[Stated task 1] In the amber perfume discussion, change "mountains" to "desert" throughout the part between "Love the buttercream" and "was wearing L’Air).", inclusive, and give that part again.

[Source document]
━━━━

Mmm that is a pity. I didn’t try this one while in Paris. I did try the Petrol one, which was interesting.
I love HdP’s Ambre 114, a very elegant easy to wear amber.
I wondered how Ambre 114 compared to Ambrarem–it sounds worth a try.
Ambre Narguilé doesn’t read as an amber to me at all, but a tobacco.
My top amber is probably Farmacia Annunciata Ambra Nera, followed by in no particular order MPG Ambre Précieux, Luten’s Ambre Sultan, and Yves Rocher’s Voile d’Ambre.
I totally agree on the Ambre Narguile. It had “ambre” in the title, so I popped it in! I forgot about Voile d’Ambre, too–a good one at a great price.
I will try this one as well, as I generally really like this line.
Ambre 114 reminds me of MPG’ s Ambre Précieux. Not as bold or as heavy as Ambre Sultan or Ambre Russe, but as I said, very elegant and easy to wear.
Thanks for the mini-review! Ambre Precieux is another good one. I seem to remember it carrying some orange.
Love the buttercream frosting metaphor! The ambers I actually wear are Theorema (was lucky to get a bottle at a reasonable price) and Tolu by Ormonde Jayne. I love Ambre Sultan and some other hardcore ambers, but don’t actually wear them much (for the reasons you stated).
I LOVE Tolu. As soon as my Mitsouko wears down, I’ll go spray some on.
My actual favorite amber is Andy Tauer’s L’air du Desert Marocain.
Oh yes! A classic.
For some reason, I didn’t think of this as an amber, but it’s truly great. I love it.
It definitely has some amber in it. But I know what you mean–it always reminds me of the mountains and the time I spent in a tribal community doing interviews (when I was wearing L’Air).
I have not found my amber yet, I usually find them to linear, somehow boring. I really disliked Anne Pliska, find it bland and not sexy at all. Tried L’Eau Ambre liked it but not enough. I am really curious about HdP’s Ambre 114 and MPG Ambre Précieux, I wonder how do they compare?
I remember Ambre Precieux having a nice orange note, but I could be remembering wrong. I hope you find that perfect amber! I wish I would have bought the Laura Mercier Amber before it disappeared.

━━━━

[Record list]
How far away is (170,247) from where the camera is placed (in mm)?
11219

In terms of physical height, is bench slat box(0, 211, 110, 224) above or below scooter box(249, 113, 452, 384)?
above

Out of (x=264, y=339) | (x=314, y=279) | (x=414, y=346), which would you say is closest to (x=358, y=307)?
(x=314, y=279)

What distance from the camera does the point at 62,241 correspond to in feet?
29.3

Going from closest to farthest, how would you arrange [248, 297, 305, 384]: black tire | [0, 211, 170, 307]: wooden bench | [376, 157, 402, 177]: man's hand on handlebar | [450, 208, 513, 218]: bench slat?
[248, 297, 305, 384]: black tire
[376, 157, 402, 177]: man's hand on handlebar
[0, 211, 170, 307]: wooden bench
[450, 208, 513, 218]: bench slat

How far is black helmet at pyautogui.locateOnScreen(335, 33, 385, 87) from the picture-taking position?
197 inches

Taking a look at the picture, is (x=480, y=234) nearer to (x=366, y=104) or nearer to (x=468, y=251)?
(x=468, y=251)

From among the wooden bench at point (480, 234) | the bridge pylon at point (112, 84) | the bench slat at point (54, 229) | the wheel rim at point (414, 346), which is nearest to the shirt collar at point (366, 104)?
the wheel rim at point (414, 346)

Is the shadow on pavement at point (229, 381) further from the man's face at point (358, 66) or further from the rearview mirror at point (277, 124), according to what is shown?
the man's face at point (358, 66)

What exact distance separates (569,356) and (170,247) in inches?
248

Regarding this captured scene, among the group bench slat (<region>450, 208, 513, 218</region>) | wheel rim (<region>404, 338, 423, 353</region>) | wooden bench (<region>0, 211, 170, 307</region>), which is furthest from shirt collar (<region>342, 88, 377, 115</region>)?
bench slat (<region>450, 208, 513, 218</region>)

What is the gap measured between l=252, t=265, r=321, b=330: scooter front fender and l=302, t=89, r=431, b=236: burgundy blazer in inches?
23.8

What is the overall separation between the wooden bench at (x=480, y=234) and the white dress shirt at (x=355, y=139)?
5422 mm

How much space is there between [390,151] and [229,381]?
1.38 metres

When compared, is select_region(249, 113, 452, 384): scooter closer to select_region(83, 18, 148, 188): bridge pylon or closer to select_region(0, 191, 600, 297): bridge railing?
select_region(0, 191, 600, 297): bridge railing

━━━━

[Stated task 2] Copy verbatim the lines of the records between the line holding "When compared, is" and the end of the records, inclusive.

[Solution 1]
Love the buttercream frosting metaphor! The ambers I actually wear are Theorema (was lucky to get a bottle at a reasonable price) and Tolu by Ormonde Jayne. I love Ambre Sultan and some other hardcore ambers, but don’t actually wear them much (for the reasons you stated).
I LOVE Tolu. As soon as my Mitsouko wears down, I’ll go spray some on.
My actual favorite amber is Andy Tauer’s L’air du Desert Marocain.
Oh yes! A classic.
For some reason, I didn’t think of this as an amber, but it’s truly great. I love it.
It definitely has some amber in it. But I know what you mean–it always reminds me of the desert and the time I spent in a tribal community doing interviews (when I was wearing L’Air).

[Solution 2]
When compared, is select_region(249, 113, 452, 384): scooter closer to select_region(83, 18, 148, 188): bridge pylon or closer to select_region(0, 191, 600, 297): bridge railing?
select_region(0, 191, 600, 297): bridge railing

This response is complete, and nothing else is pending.